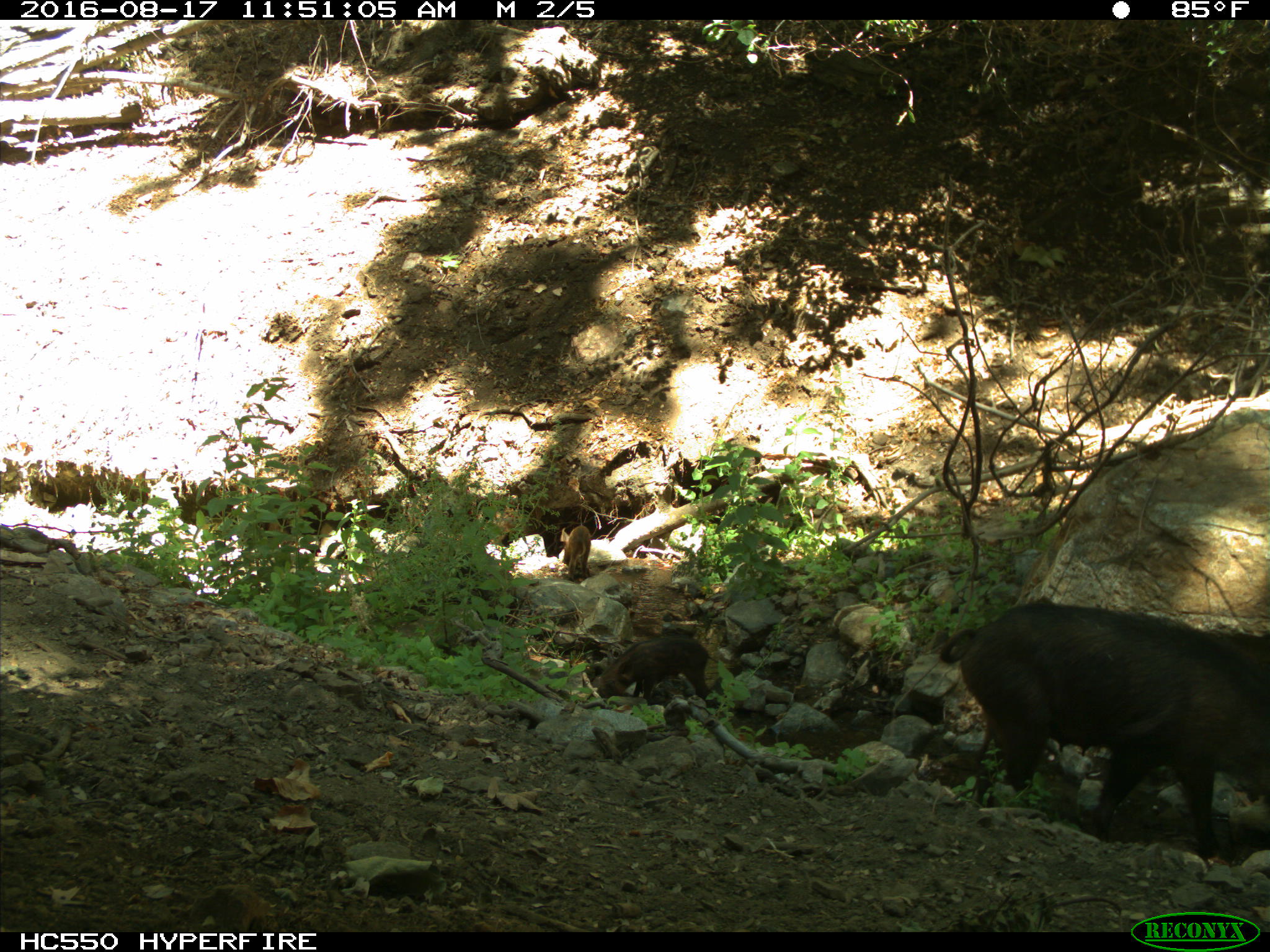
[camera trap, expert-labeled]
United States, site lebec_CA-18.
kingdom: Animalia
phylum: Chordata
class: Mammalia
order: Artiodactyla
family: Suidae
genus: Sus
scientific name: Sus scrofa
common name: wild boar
═══
### Work order:
Write out, word for word, all lines from the line that holds "United States, site lebec_CA-18." through the last line of the listing, with both end lines kept.

### Final answer:
United States, site lebec_CA-18.
kingdom: Animalia
phylum: Chordata
class: Mammalia
order: Artiodactyla
family: Suidae
genus: Sus
scientific name: Sus scrofa
common name: wild boar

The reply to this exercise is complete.